What is required >>
Please copy out every line of the data below with no changes at all.

-- Input data follows --

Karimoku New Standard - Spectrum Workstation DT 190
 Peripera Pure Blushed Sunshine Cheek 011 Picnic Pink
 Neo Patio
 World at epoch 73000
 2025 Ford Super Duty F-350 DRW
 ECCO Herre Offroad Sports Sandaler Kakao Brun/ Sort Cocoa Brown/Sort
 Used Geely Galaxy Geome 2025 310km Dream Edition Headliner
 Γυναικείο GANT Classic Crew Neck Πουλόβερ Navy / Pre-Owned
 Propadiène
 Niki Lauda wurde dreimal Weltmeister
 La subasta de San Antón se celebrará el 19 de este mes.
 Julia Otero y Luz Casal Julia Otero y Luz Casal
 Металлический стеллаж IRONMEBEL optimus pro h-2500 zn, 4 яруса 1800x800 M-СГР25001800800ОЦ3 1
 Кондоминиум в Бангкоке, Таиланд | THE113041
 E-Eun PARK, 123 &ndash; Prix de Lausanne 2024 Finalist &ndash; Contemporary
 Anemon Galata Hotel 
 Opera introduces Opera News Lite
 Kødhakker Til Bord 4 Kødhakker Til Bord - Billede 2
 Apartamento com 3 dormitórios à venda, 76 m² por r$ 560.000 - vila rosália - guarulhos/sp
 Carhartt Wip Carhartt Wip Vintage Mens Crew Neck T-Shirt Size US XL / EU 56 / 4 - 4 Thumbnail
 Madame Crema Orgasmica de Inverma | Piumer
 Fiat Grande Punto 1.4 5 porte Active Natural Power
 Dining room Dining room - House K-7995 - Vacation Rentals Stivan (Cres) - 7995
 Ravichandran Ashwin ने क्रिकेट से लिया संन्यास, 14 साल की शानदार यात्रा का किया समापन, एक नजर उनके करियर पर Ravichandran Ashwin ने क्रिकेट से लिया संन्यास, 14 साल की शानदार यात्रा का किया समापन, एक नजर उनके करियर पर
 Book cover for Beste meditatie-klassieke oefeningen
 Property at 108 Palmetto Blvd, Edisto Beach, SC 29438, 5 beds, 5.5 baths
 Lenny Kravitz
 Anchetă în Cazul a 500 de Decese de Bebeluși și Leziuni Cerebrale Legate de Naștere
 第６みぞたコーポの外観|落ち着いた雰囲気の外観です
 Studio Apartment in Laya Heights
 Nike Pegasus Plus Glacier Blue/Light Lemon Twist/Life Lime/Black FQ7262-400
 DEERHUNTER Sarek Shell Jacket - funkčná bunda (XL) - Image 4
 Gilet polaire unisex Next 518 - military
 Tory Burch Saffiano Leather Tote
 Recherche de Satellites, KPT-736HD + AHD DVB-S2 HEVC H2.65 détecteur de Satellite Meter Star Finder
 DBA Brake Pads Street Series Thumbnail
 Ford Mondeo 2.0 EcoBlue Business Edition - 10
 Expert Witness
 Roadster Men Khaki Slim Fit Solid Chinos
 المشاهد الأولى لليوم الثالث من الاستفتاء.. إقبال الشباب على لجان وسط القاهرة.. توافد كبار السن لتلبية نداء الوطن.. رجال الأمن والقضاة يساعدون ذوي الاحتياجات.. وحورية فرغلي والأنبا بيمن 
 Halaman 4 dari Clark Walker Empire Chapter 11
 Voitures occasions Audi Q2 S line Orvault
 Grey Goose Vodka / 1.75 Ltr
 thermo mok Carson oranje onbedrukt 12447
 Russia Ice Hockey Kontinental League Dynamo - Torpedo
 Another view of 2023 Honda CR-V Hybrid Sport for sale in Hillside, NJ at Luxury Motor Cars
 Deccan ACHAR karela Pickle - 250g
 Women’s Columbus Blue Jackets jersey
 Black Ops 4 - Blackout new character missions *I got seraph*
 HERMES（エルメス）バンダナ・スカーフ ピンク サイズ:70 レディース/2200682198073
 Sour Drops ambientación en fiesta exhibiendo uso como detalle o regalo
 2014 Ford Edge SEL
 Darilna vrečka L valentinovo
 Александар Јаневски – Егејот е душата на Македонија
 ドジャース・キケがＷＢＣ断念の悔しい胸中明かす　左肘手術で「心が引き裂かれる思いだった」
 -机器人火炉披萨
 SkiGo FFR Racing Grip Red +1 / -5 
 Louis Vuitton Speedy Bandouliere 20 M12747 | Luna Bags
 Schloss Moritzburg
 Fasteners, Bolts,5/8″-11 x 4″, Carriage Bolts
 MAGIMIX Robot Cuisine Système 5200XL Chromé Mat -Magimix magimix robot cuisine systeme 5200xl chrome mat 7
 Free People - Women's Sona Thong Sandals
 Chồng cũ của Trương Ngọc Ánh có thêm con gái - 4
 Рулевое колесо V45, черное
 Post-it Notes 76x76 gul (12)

-- Input data concluded --

Finished task >>
Karimoku New Standard - Spectrum Workstation DT 190
 Peripera Pure Blushed Sunshine Cheek 011 Picnic Pink
 Neo Patio
 World at epoch 73000
 2025 Ford Super Duty F-350 DRW
 ECCO Herre Offroad Sports Sandaler Kakao Brun/ Sort Cocoa Brown/Sort
 Used Geely Galaxy Geome 2025 310km Dream Edition Headliner
 Γυναικείο GANT Classic Crew Neck Πουλόβερ Navy / Pre-Owned
 Propadiène
 Niki Lauda wurde dreimal Weltmeister
 La subasta de San Antón se celebrará el 19 de este mes.
 Julia Otero y Luz Casal Julia Otero y Luz Casal
 Металлический стеллаж IRONMEBEL optimus pro h-2500 zn, 4 яруса 1800x800 M-СГР25001800800ОЦ3 1
 Кондоминиум в Бангкоке, Таиланд | THE113041
 E-Eun PARK, 123 &ndash; Prix de Lausanne 2024 Finalist &ndash; Contemporary
 Anemon Galata Hotel 
 Opera introduces Opera News Lite
 Kødhakker Til Bord 4 Kødhakker Til Bord - Billede 2
 Apartamento com 3 dormitórios à venda, 76 m² por r$ 560.000 - vila rosália - guarulhos/sp
 Carhartt Wip Carhartt Wip Vintage Mens Crew Neck T-Shirt Size US XL / EU 56 / 4 - 4 Thumbnail
 Madame Crema Orgasmica de Inverma | Piumer
 Fiat Grande Punto 1.4 5 porte Active Natural Power
 Dining room Dining room - House K-7995 - Vacation Rentals Stivan (Cres) - 7995
 Ravichandran Ashwin ने क्रिकेट से लिया संन्यास, 14 साल की शानदार यात्रा का किया समापन, एक नजर उनके करियर पर Ravichandran Ashwin ने क्रिकेट से लिया संन्यास, 14 साल की शानदार यात्रा का किया समापन, एक नजर उनके करियर पर
 Book cover for Beste meditatie-klassieke oefeningen
 Property at 108 Palmetto Blvd, Edisto Beach, SC 29438, 5 beds, 5.5 baths
 Lenny Kravitz
 Anchetă în Cazul a 500 de Decese de Bebeluși și Leziuni Cerebrale Legate de Naștere
 第６みぞたコーポの外観|落ち着いた雰囲気の外観です
 Studio Apartment in Laya Heights
 Nike Pegasus Plus Glacier Blue/Light Lemon Twist/Life Lime/Black FQ7262-400
 DEERHUNTER Sarek Shell Jacket - funkčná bunda (XL) - Image 4
 Gilet polaire unisex Next 518 - military
 Tory Burch Saffiano Leather Tote
 Recherche de Satellites, KPT-736HD + AHD DVB-S2 HEVC H2.65 détecteur de Satellite Meter Star Finder
 DBA Brake Pads Street Series Thumbnail
 Ford Mondeo 2.0 EcoBlue Business Edition - 10
 Expert Witness
 Roadster Men Khaki Slim Fit Solid Chinos
 المشاهد الأولى لليوم الثالث من الاستفتاء.. إقبال الشباب على لجان وسط القاهرة.. توافد كبار السن لتلبية نداء الوطن.. رجال الأمن والقضاة يساعدون ذوي الاحتياجات.. وحورية فرغلي والأنبا بيمن 
 Halaman 4 dari Clark Walker Empire Chapter 11
 Voitures occasions Audi Q2 S line Orvault
 Grey Goose Vodka / 1.75 Ltr
 thermo mok Carson oranje onbedrukt 12447
 Russia Ice Hockey Kontinental League Dynamo - Torpedo
 Another view of 2023 Honda CR-V Hybrid Sport for sale in Hillside, NJ at Luxury Motor Cars
 Deccan ACHAR karela Pickle - 250g
 Women’s Columbus Blue Jackets jersey
 Black Ops 4 - Blackout new character missions *I got seraph*
 HERMES（エルメス）バンダナ・スカーフ ピンク サイズ:70 レディース/2200682198073
 Sour Drops ambientación en fiesta exhibiendo uso como detalle o regalo
 2014 Ford Edge SEL
 Darilna vrečka L valentinovo
 Александар Јаневски – Егејот е душата на Македонија
 ドジャース・キケがＷＢＣ断念の悔しい胸中明かす　左肘手術で「心が引き裂かれる思いだった」
 -机器人火炉披萨
 SkiGo FFR Racing Grip Red +1 / -5 
 Louis Vuitton Speedy Bandouliere 20 M12747 | Luna Bags
 Schloss Moritzburg
 Fasteners, Bolts,5/8″-11 x 4″, Carriage Bolts
 MAGIMIX Robot Cuisine Système 5200XL Chromé Mat -Magimix magimix robot cuisine systeme 5200xl chrome mat 7
 Free People - Women's Sona Thong Sandals
 Chồng cũ của Trương Ngọc Ánh có thêm con gái - 4
 Рулевое колесо V45, черное
 Post-it Notes 76x76 gul (12)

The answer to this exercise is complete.